_EXCERPTED TEXT_.
— BEGIN —

Using OpenCensus metrics

This page covers the basics of creating OpenCensus metrics for availability and latency SLIs. It also provides implementation examples of how to define SLOs using OpenCensus metrics.

The basics of OpenCensus

OpenCensus is a single open-source distribution of libraries, available on the OpenCensus GitHub page, that automatically collect traces and metrics and sends them to any backend. OpenCensus can be used to instrument your services to emit custom metrics that can be ingested into Cloud Monitoring. You can then use these metrics as SLIs.

For an example using OpenCensus to create Monitoring metrics that aren't specifically intended as SLIs, see Custom metrics with OpenCensus.

Metrics

To collect metric data from your service by using OpenCensus, you must use the following OpenCensus constructs:

  • Measure, which represents the metric type to be recorded, specified with a metric name. A Measure can record Int64 or Float64 values.
  • Measurement:, which records a specific data point collected and written by a Measure for a particular event. For example, a Measurement might record the latency of a specific response.
  • View, which specifies an aggregation applied to a Measure. OpenCensus supports the following aggregation types:
    • Count: a count of the number of measurement points.
    • Distribution: a histogram distribution of the measurement points.
    • Sum: a sum of the measurement values.
    • LastValue: the last value recorded by the measurement.

For more information, see OpenCensus stats/metrics. Note that OpenCensus often refers to metrics as stats.

Instrumentation

The OpenCensus libraries are available for a number of languages. For language-specific information on instrumenting your service to emit metrics, see OpenCensus language support. Additionally, Custom metrics with OpenCensus provides examples for languages commonly used with Monitoring.

— END —

_GIVEN DATA_.
— BEGIN —

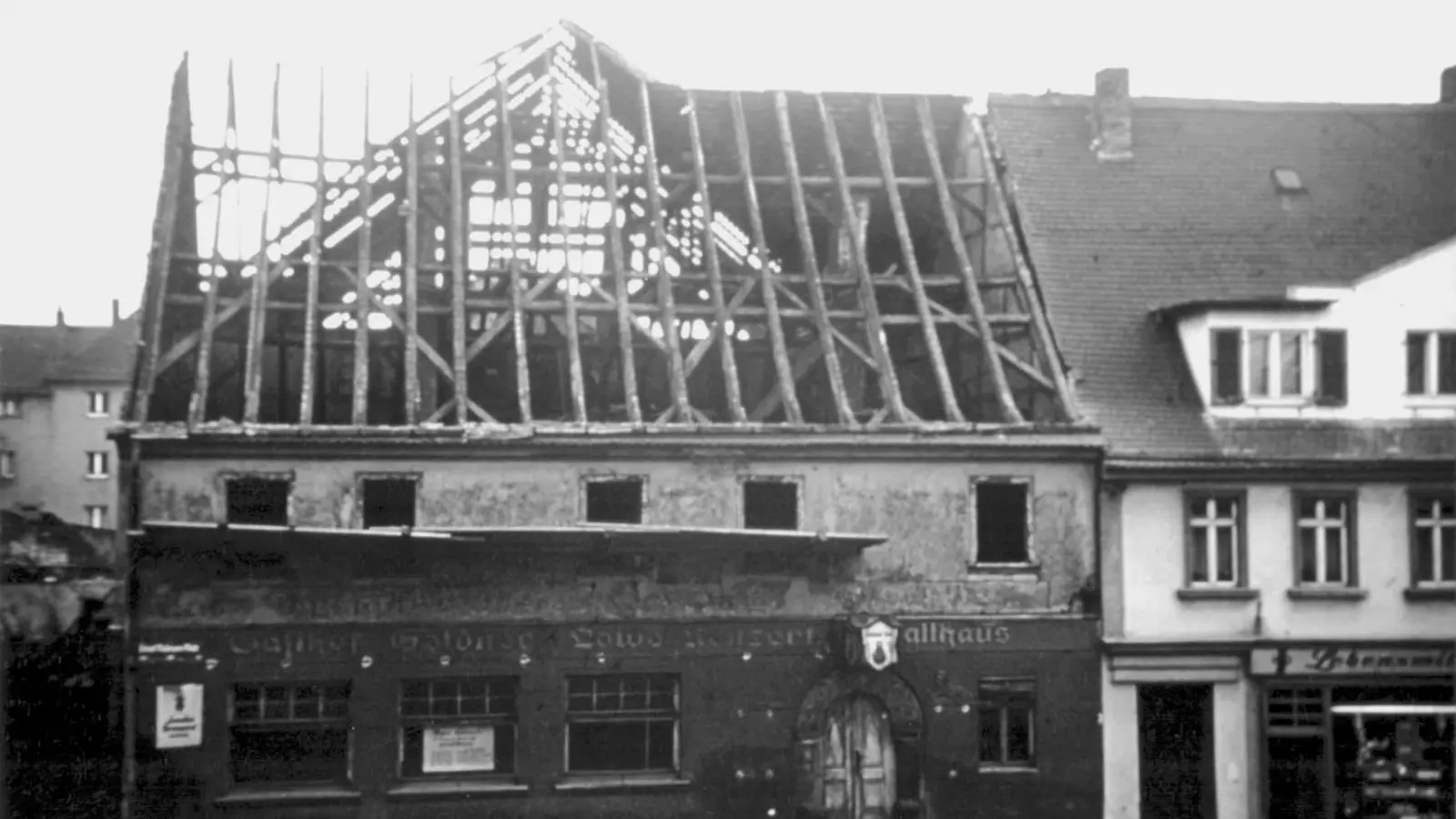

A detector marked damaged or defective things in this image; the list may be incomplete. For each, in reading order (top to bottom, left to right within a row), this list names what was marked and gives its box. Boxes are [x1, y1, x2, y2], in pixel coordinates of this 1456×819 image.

damaged building [122, 20, 1100, 815]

— END —

_GOAL OF THE EXERCISE_.
Could you return the passage of the OpenCensus page from "For more information, see" up to and including "used with Monitoring.", copied word for word? The data was drawn from a different source than the OpenCensus page.

_RESPONSE_.
For more information, see OpenCensus stats/metrics. Note that OpenCensus often refers to metrics as stats.

Instrumentation

The OpenCensus libraries are available for a number of languages. For language-specific information on instrumenting your service to emit metrics, see OpenCensus language support. Additionally, Custom metrics with OpenCensus provides examples for languages commonly used with Monitoring.